Installation View: UTA Artist Space, Atlanta GA

The Sweet Perfume of Leavened Earth

2023
Preheat the oven to 375 degrees Fahrenheit, butter and line the base of two cake tins with baking parchment.
 
The artist turns the dial, worn with use so jams at 300.
Hands drag fat across cold metal, translucence crunch over the top.

Using a whisk, beat the butter and sugar together, the two strangers an unlikely meeting of grainy mass. Keep whisking until the frenzy of arm against saccharine lumps blur infrared, deep yellow flashing lightning to turn pale.
 
I remember thirsting for sweet
Clear juice boils to turn crystallic
Prising open grandma’s teeth
to find mealy mung beans mashed with a half nail of
Extreme Refinement
I poke my head into her cavemouth
and beg her to spit back out the specks
of sweetsalt I grow up to never eat.
Eggs spill their gelatine over butter
to add desireable fluff and shine. The whisk’s balloon drags bloodclouds into the fold that bloodrain into the sea. Above us there seems only sky /and cloud seeding; what is sacred must also weep.
Sometimes I see only inversion
sky and land / myths told by shadow
Devils dance with the deceased
Or no, just women, ruling darkness

Whisk again, half bag of flour. The other half ration for later.
 
With outstretched arms, tip your bowl into your tins, and watch the ribbons of batter submit to roundness. Bake in the centre of the oven to reach for the promise of cake.
 
– Thái Hà
After Jihyun Yun’s War Soup and a recipe for sponge cake.

Written for “An Unbearable Lightness Between Sky and Water”  a solo exhibition at Galerie Quynh.

Installation video: Galerie Quynh, Ho Chi Minh City, Vietnam
The project was galvanized by the deep love for food and flavor, focusing first on gastronomic pleasure shared with loved ones, in a layered practice that begins with the making of cake. In the declining health of her late mother, Truong set out making sourdough rolls to send to her who lived on the other side of the country in CA. The dough culture was made from the yeast off the flesh of the artist’s hands, infused with flavors her mother would find comforting: mung bean with scallions, and fragrant orange blossom and black sesame.
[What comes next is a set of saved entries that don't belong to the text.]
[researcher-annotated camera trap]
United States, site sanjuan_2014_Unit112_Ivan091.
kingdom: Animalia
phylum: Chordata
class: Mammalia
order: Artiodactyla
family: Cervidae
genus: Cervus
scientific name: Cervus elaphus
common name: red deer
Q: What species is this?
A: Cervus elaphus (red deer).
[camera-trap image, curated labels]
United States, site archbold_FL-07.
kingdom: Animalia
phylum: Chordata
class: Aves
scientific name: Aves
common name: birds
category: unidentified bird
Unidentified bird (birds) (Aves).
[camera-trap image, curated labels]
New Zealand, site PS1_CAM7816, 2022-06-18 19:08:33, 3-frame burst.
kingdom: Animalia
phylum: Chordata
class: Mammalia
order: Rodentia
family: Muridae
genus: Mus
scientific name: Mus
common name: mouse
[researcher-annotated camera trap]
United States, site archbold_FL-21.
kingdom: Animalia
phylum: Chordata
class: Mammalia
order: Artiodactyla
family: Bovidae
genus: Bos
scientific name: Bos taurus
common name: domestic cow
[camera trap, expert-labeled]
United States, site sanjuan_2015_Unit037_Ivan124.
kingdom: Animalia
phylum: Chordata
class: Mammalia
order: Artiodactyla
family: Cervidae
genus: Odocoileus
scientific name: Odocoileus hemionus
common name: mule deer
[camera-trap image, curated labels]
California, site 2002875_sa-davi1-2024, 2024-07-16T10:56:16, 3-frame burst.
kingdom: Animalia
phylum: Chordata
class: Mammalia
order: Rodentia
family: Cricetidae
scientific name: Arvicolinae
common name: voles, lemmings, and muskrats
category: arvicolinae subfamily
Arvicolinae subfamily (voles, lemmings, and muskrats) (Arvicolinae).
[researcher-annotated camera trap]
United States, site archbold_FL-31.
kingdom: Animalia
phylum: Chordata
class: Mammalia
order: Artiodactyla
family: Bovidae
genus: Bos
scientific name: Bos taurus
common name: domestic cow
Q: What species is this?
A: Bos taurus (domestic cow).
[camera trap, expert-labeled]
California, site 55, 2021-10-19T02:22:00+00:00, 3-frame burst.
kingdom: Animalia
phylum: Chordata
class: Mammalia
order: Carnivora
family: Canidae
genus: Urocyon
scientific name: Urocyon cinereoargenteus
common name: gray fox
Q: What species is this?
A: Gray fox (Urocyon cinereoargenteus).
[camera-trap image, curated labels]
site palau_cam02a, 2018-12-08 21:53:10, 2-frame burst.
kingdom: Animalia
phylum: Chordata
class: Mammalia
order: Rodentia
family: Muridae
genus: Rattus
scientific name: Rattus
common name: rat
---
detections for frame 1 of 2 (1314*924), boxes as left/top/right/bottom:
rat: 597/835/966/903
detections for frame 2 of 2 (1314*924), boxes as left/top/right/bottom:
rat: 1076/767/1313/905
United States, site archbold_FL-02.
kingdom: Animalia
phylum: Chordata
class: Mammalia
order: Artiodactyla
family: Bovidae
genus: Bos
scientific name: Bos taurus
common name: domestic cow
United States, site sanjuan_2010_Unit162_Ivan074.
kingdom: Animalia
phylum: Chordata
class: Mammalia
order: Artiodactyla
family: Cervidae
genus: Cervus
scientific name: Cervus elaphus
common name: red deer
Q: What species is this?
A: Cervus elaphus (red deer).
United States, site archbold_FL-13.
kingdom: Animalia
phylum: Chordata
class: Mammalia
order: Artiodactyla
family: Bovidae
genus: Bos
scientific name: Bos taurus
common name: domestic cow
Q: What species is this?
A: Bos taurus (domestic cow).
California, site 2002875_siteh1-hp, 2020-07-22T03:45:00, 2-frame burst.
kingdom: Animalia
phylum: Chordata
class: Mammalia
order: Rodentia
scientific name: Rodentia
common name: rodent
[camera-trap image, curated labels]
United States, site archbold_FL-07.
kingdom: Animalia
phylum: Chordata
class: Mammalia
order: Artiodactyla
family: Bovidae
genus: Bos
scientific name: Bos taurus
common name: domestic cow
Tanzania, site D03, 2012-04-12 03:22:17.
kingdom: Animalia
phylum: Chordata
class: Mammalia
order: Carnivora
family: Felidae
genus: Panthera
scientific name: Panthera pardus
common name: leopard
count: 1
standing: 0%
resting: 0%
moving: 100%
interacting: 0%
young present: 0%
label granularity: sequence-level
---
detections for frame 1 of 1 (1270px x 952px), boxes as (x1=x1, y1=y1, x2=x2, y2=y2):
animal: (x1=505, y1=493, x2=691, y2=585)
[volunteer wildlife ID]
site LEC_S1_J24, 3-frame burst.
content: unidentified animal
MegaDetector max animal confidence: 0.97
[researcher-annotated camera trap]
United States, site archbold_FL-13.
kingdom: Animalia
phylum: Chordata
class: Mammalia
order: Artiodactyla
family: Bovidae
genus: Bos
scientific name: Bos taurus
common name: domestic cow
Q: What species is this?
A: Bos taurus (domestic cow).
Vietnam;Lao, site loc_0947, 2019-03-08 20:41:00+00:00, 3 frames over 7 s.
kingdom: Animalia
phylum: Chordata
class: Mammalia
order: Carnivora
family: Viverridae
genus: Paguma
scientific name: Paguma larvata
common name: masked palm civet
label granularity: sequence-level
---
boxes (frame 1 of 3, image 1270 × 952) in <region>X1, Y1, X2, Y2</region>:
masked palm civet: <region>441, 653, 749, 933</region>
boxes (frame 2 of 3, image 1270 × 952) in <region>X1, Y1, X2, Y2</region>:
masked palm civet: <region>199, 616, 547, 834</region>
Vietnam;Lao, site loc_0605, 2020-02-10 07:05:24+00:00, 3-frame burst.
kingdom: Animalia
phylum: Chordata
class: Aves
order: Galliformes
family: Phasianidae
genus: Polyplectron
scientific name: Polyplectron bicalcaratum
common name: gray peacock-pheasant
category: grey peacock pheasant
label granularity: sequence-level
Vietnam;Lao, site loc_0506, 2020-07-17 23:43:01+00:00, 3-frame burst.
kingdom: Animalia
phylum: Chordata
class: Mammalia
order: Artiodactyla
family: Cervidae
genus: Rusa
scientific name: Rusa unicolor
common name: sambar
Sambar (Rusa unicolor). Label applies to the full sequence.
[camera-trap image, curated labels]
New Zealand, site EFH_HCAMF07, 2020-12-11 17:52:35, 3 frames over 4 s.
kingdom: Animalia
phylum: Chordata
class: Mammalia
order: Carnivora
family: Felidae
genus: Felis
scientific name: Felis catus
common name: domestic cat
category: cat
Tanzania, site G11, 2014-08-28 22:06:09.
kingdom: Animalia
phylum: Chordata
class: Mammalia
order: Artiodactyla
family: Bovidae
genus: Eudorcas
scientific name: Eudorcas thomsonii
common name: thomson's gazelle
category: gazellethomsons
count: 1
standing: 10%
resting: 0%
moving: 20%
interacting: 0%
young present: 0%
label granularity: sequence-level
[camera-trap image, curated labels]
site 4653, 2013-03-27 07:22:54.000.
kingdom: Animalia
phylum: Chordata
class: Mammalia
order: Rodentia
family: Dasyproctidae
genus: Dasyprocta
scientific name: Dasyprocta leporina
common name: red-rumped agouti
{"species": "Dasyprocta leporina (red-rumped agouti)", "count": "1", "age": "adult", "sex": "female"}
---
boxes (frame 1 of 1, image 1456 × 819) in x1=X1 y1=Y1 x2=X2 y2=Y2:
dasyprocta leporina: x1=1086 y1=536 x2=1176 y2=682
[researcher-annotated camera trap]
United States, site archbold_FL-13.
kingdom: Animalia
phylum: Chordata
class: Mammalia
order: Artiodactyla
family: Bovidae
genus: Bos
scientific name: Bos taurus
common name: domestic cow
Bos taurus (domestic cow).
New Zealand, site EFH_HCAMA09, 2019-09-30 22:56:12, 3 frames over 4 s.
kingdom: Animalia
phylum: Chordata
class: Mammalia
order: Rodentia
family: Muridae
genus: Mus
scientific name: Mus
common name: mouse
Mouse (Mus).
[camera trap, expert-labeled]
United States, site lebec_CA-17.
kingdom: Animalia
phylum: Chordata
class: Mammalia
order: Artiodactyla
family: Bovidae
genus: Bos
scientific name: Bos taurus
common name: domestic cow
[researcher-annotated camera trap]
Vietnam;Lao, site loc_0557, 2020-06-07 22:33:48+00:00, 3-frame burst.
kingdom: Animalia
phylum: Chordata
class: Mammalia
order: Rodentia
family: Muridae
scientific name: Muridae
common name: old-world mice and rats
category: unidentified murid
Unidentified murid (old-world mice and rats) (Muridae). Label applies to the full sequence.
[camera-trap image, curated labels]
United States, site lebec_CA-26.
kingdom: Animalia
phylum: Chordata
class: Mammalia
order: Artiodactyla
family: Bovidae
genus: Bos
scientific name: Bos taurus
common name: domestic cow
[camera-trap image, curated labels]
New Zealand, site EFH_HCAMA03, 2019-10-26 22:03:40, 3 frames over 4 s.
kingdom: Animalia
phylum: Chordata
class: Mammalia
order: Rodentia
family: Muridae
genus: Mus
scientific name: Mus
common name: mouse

Food has been used as a tool symbolizing national pride and political ambitions. In the 18th century, recipes for American election cake and independence cake emerged. In her book, Fruits of Empire, Shana Klein examines how food has been used throughout history to establish hierarchies of power, complimented by the field of environmental history, which analyzes agricultural control over land and people. In the 19th century still-life pictures of fruit and food created an air of inclusivity, created by a spectrum of artists, who were prohibited from working in the genre of history painting, still reserved for typically white, male artists of the time.
Butternut Squash, Black Walnut and Spelt Cake
(Detail)
Taste can trigger specific memories from one’s life, incite nostalgia and with seemingly innate sensory pleasure, and of belonging and home. Contemporary food scholars have established food as a critical site for the construction of identity. The paintings represent an aggregate of flavors and context. Each work starts with the making of a cake: in homage to a loved one, and an act of celebration for activist communities and those at the intersections. Cultural flavor is intrinsic to the bounty of a land, and the recipes are mindful of foods native to the North American region, in native cuisine; and/or whose flavor lineage is global. Cake is composed as food, as form, and as painting, using the genealogy of plants to create narrative paintings of cuisine. The works are installed over wall coverings created from color manipulated version of 18th century textile, Triumfa España en las Americas.